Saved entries
======

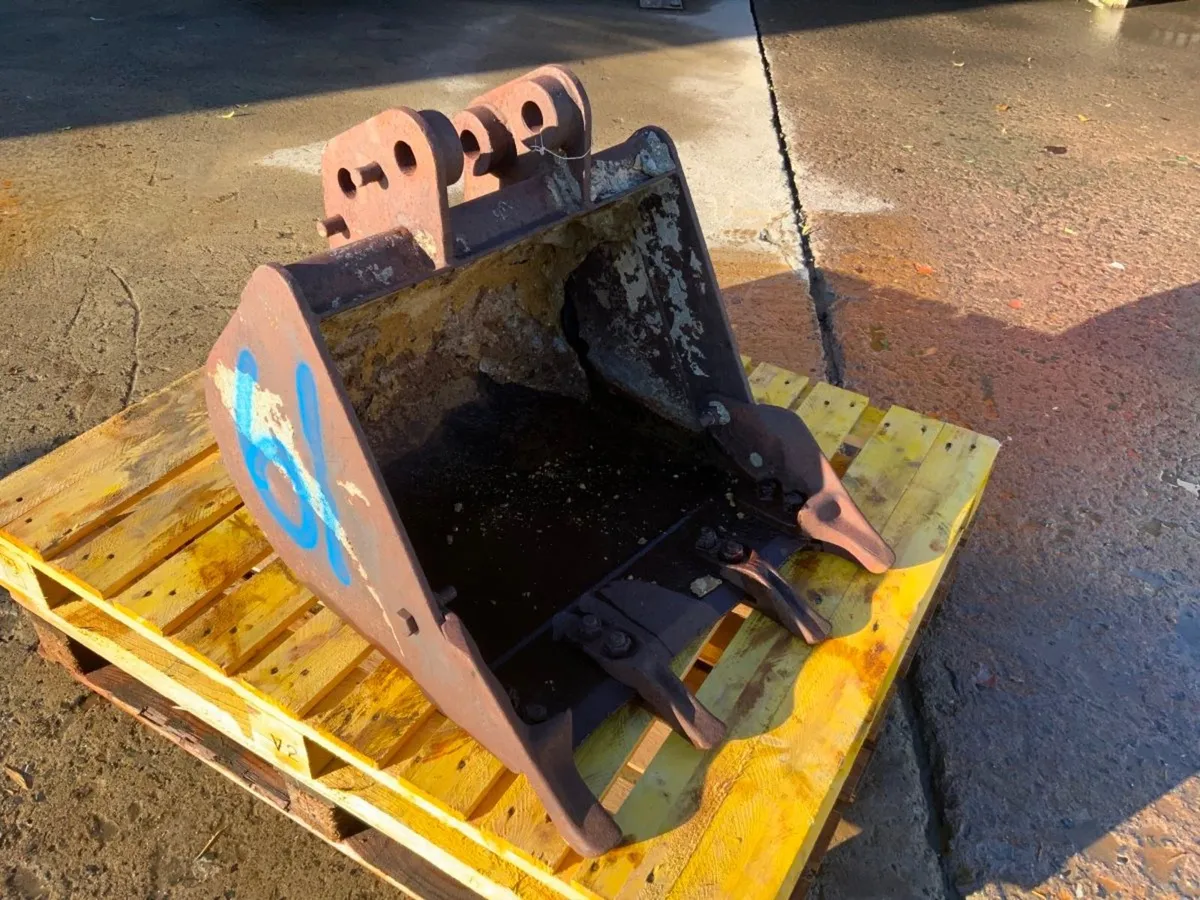 24" MINI DIGGER BUCKET....35mm PINS........61s. - Image 3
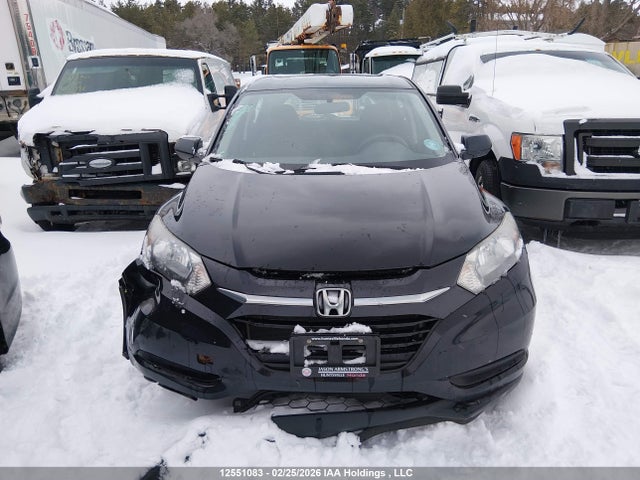3CZRU6H31GM112126 Honda HR-V LX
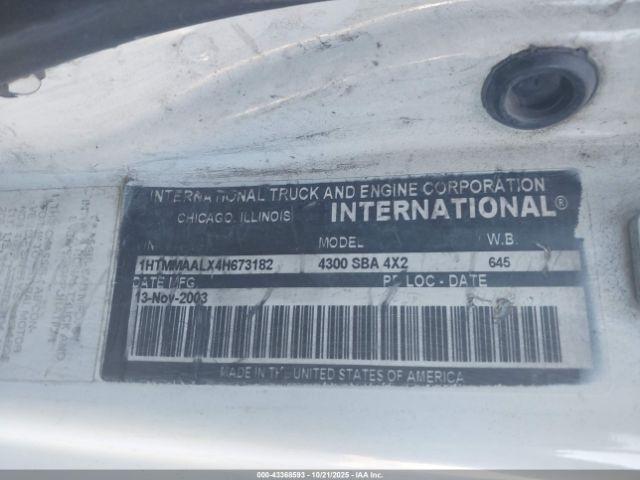 International 4000 4300 Image 6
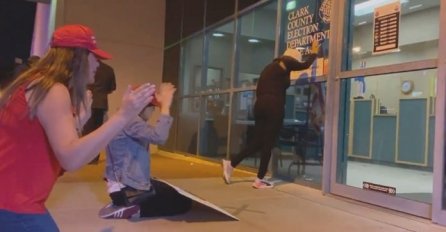VIDEO POSTAO HIT: Pogledajte kako se Trumpove obožavateljice  MOLE ISPRED CENTRA ZA BROJANJE GLASOVA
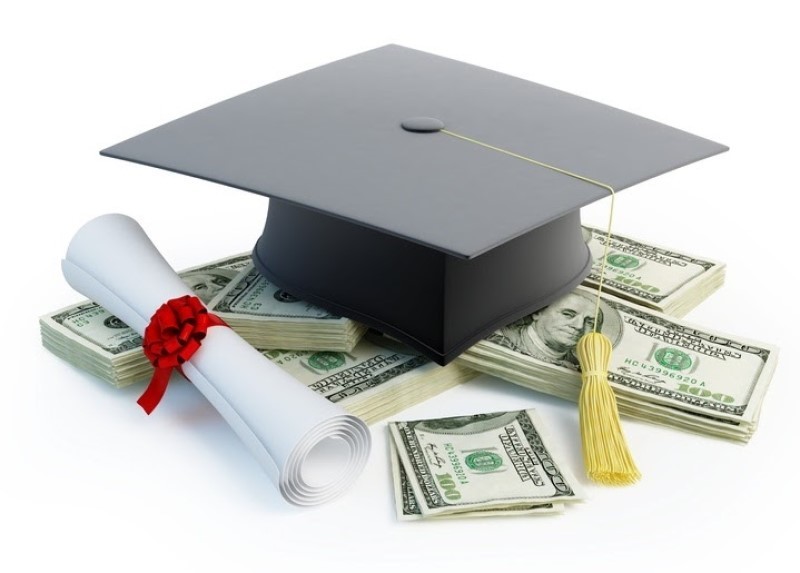 Học bổng có thể là tiền hoặc những món quà có giá trị thuộc lĩnh vực giáo dục.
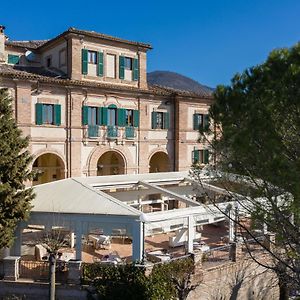 Marchese Del Grillo Hotel Fabriano Exterior photo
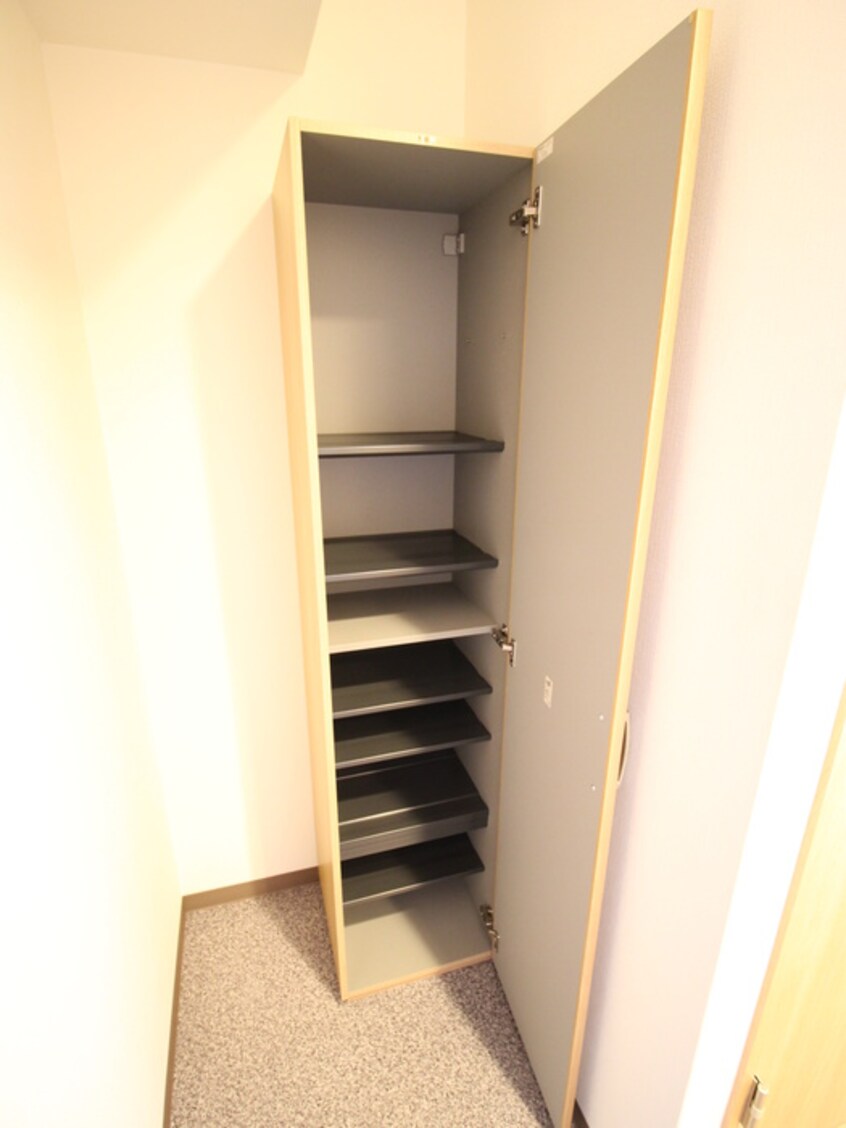 靴箱 第１関根マンション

======

TO-DO ITEM: Reproduce the text of every entry above word for word, leaving out the pictures.

YOUR RESPONSE:
 24" MINI DIGGER BUCKET....35mm PINS........61s. - Image 3
3CZRU6H31GM112126 Honda HR-V LX
 International 4000 4300 Image 6
VIDEO POSTAO HIT: Pogledajte kako se Trumpove obožavateljice  MOLE ISPRED CENTRA ZA BROJANJE GLASOVA
 Học bổng có thể là tiền hoặc những món quà có giá trị thuộc lĩnh vực giáo dục.
 Marchese Del Grillo Hotel Fabriano Exterior photo
 靴箱 第１関根マンション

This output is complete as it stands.